Seeing the good in our community
by Donald Conkey
Columnist
August 08, 2012 11:59 PM | 458 views | 0 0 comments | 2 2 recommendations | email to a friend | print
A TV station we watch has a slogan that reads “See the good in the world today.”

I ponder that slogan every morning as I prepare for the new day. I even ask the Lord to help me to be a part of the good in the world.

This thought renews my faith in America and in our community of Towne Lake.

When I look for the good in the world I can see it all around me — mostly from people not making the headlines. These are the people who make our local community function and make it a wonderful place to raise a family.

Far too few take the time to even look for the good, let alone to see the good that surrounds us.

For example most of us saw the ugliness in the election held this week — but how many of us saw the good in this election.

Believe me, there was plenty of good to see. The good I saw in this election was that we Americans had the opportunity to go into a voting booth and cast a ballot for the candidate of our choice — many in the world don’t have this opportunity.

Another good: the voter turnout was 36 percent of the registered voters or 46 percent of the 124,000 active voters. This shows that the people are involved and concerned about who their elected leaders will be, and have accepted their duty as citizens to be involved in the selection of their leaders.

Another example of good: How many voters noticed those people manning the polling precincts?

They don’t make the headlines but yet they are essential to the integrity of America’s form of government.

How many voters realize that these poll workers put in 16 hour days to serve them, and for the poll managers it’s even a longer day?

In 1996 Linda Parker invited Joan and me to become poll workers in her precinct. Then we were asked to manage the Sutallee precinct and later to manage the Bascomb precinct nearer home.

Joan has now served the county for 15 continuous years, with others serving equally as long, maybe longer, like Linda Parker.

I now watch Joan as she prepares for each election. The process has changed dramatically since we first began working with Linda Parker — the rules Joan has to follow keep growing.

She has to find a staff to operate the polls. Then she has to arrange for her staff to go through a training class before each election — a training process overseen by Janet Munda, the county director of the election office.

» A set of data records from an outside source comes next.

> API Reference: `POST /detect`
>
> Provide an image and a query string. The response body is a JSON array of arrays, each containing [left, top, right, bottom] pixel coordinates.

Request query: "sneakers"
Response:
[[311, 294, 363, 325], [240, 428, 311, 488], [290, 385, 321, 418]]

Even the elections office has changed dramatically over the last 15 years, changing to adhere to the ever changing state and federal laws that govern the election process.

The routine for each election, big or small, is: The county tells Joan how many workers she can have; she contacts her regulars to see it they are still interested, reports back to the election office, sets up a training schedule for each worker, and sees that each worker receives their training.

On the Sunday before each election we drive to Canton to pick up a car load of signs and other boxes necessary for each precinct to function.

Then Joan reviews this material, lugs it into the house for protection and sits down in front of the TV and listens several times to an elections office produced DVD to remind herself of the guidelines she is required by law to follow.

She visits Bascomb Elementary School several times to make sure everything is ready and then goes to the store to buy food — each worker brings snacks because once the polls are open the workers are not allowed to leave.

On election morning she rises at 4:30 a.m. to get ready to for a long election day, heads to the precinct, opens it, declares the polls are open at 7 a.m., and then makes sure everything is functioning, and answers questions from voters who are a little unsure of the voting process.

At 7 p.m. she declares the polls closed, posts a worker at the end of any voting line, waits for everyone in line to vote and then dismantles and carries to Canton, with a sheriff’s escort, the vote tally of her precinct, arriving home about 10 p.m.

A long day of service by one of about 350 Cherokee volunteers who serve the voters of Cherokee County in 42 precincts every election day.

That’s seeing the good in our community.

Donald Conkey is a retired agricultural economist in Woodstock.